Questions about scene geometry
================

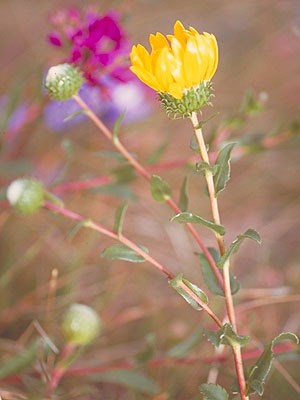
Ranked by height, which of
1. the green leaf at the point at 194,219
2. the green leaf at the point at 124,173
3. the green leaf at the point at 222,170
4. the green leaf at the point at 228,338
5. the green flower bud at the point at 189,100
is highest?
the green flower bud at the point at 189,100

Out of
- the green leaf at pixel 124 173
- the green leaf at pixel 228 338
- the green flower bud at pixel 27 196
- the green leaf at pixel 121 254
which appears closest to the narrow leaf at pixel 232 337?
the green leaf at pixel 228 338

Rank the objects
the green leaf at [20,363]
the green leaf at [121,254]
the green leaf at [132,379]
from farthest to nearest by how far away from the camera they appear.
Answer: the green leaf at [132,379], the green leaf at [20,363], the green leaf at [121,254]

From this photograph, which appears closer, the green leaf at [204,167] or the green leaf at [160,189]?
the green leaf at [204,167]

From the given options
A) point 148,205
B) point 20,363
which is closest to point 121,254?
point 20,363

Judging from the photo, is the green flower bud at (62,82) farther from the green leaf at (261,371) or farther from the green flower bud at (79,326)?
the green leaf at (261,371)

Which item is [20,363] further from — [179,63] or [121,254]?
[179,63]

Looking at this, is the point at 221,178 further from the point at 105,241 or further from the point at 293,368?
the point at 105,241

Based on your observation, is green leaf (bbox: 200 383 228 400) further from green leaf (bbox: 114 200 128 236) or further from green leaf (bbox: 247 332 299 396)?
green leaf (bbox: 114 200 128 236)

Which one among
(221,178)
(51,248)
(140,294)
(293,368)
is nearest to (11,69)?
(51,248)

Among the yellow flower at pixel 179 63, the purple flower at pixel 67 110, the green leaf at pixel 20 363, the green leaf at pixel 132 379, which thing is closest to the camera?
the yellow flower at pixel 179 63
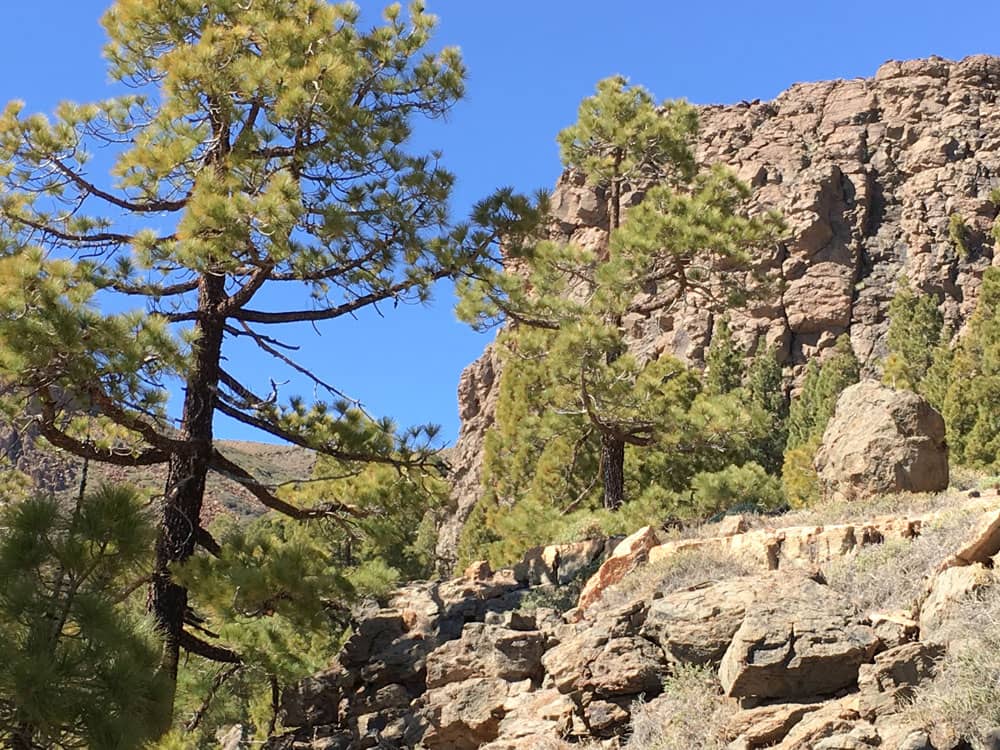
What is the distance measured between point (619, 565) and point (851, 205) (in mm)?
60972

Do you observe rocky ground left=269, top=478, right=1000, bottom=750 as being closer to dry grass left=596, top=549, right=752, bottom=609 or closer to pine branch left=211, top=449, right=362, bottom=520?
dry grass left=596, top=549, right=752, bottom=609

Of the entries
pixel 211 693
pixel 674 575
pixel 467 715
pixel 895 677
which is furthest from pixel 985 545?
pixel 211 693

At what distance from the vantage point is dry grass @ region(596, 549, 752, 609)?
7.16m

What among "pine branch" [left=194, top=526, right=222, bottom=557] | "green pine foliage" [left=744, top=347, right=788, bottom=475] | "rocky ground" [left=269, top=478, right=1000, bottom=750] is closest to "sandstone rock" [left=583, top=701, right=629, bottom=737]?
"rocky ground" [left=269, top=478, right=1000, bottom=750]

================

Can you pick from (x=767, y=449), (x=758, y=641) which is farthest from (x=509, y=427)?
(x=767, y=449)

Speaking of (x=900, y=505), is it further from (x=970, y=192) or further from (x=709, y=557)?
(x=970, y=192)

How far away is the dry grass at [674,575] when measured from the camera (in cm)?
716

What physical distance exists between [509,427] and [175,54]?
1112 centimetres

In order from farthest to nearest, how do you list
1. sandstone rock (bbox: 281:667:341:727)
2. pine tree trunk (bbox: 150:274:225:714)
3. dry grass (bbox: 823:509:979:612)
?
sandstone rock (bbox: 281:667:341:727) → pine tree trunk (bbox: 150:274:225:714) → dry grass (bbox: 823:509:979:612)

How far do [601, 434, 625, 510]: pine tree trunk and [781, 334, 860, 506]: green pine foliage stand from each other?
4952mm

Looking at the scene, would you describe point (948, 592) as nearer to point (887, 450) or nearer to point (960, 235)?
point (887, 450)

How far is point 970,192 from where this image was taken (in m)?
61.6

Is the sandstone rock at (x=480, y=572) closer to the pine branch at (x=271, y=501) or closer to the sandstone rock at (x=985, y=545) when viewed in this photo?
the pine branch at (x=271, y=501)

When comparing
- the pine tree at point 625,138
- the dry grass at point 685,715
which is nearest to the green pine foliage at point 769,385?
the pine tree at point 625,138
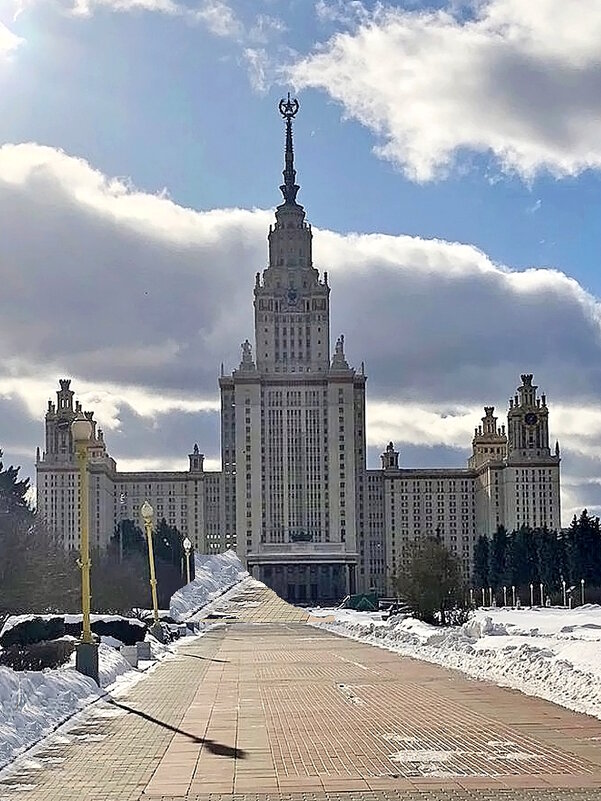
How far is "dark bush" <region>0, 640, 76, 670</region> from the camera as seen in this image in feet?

================

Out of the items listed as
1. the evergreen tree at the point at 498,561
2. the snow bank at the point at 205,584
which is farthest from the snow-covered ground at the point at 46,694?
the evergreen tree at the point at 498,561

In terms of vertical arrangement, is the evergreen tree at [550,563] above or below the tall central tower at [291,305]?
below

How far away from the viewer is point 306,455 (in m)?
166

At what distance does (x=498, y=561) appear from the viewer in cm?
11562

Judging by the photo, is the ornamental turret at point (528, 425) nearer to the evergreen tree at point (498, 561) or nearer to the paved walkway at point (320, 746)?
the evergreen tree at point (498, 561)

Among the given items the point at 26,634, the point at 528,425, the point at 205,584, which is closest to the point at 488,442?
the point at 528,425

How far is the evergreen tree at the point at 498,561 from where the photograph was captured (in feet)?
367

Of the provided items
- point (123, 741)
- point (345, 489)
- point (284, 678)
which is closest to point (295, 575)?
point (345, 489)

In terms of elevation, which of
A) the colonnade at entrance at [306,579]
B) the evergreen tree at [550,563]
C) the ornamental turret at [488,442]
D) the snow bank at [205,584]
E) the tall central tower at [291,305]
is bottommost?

================

EXERCISE BRIEF: Could you quote, word for word, the lines in the entries above starting at the line containing "Of the provided items" and ending at the line containing "is bottommost?"?

ANSWER TO THIS TASK:
Of the provided items
- point (123, 741)
- point (345, 489)
- point (284, 678)
which is closest to point (295, 575)?
point (345, 489)

In terms of elevation, which of
A) the colonnade at entrance at [306,579]
B) the evergreen tree at [550,563]
C) the ornamental turret at [488,442]
D) the snow bank at [205,584]
E) the tall central tower at [291,305]
is bottommost?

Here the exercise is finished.